Saar-Minister: Flickenteppich muss weg
Länder sollen endlich über Hygiene-Verstöße bei Lebensmitteln informieren
Saarbrücken. Die Bundesländer sollten rasch und einheitlich Verbraucher über eklatante Verstöße von Unternehmen gegen das Lebensmittelrecht informieren. Dies sagte der Vorsitzende der Konferenz der Verbraucherschutzminister von Bund und Ländern, Saarlands Ressortchef Reinhold Jost (SPD), in Saarbrücken. Die Minister beraten am Donnerstag und Freitag unter anderem über die Konsequenzen aus einem Urteil des Bundesverfassungsgerichts. Das Gericht hatte im März entschieden, dass Verbraucher ein Recht darauf haben, über Hygiene- und Produktmängel beispielsweise von Restaurants oder Lebensmittelproduzenten informiert zu werden.
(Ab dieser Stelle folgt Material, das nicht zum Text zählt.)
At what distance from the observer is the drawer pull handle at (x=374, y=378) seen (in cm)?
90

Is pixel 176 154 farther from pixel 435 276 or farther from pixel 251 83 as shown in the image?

»Das, was wir jetzt erreicht haben mit dem Urteil, ist ein Meilenstein«, sagte Jost der dpa. Nun sei es wichtig, eine »möglichst einheitliche Vorgehensweise« für alle Bundesländer sicherzustellen. »Wir wollen keinen Flickenteppich.« Das Saarland habe bereits sein Landesamt für Verbraucherschutz angewiesen, »sofort wieder mit der Benennung von Verstößen« zu beginnen. »Ich wäre froh, wenn viele andere unserem Beispiel folgen würden.«
Die Bundesländer hatten wegen der juristischen Klärung vor dem Bundesverfassungsgericht die Veröffentlichung von schwerwiegenden Verstößen, die bei amtlichen Kontrollen zutage traten, vorübergehend ausgesetzt. Das Saarland hatte als letzte Landesbehörde Ende 2016 aufgehört. »Jetzt haben wir grundsätzlich Rechtssicherheit«, sagte Jost. Das Gericht verlangte in seinem Urteil von dem Gesetzgeber noch, bis Ende April 2019 die Dauer der Veröffentlichung zu regeln. »Das wollen wir jetzt schnell auf den Weg bringen«, sagte Jost.
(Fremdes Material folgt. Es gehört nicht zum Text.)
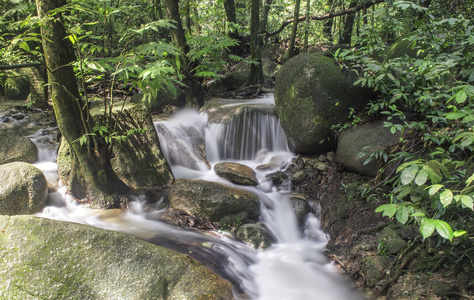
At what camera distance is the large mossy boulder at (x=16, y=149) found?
559 centimetres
Der Geschäftsführer der Verbraucherorganisation Foodwatch, Martin Rücker, betonte in Berlin: »Die Länder dürfen nicht nur veröffentlichen, sie müssen es.« Das Bundesverfassungsgericht habe festgestellt, dass das Recht der Verbraucher auf Informationen, um selbstbestimmt Kaufentscheidungen zu treffen, Verfassungsrang habe. Das bisherige »Schweigekartell« der Länder sei rechtswidrig gewesen. Auch rückwirkend müssten nun Verstöße veröffentlicht werden, die bisher nicht bekannt gemacht worden seien.
Rücker kritisierte, dass ein Gesetzentwurf des Bundesernährungsministeriums zur Umsetzung des Karlsruher Urteils eine Löschung nach sechs Monaten vorsehe: »Das ist ein wirkliches Geschenk an die Unternehmen. Sechs Monate ist eine deutlich zu kurze Frist.« Foodwatch sei für eine Löschung nach frühestens fünf Jahren. »Fünf Jahre, das ist Quatsch«, sagte hingegen der derzeitige Vorsitzende der Verbraucherschutzminister, Jost. Ein Zeitraum von drei Monaten reiche völlig aus: »Mir ist immer wichtig, dass man es praktikabel, nachvollziehbar, transparent und rechtssicher macht.« Wichtig sei auch, dass man auch die Beseitigung von Mängeln veröffentliche.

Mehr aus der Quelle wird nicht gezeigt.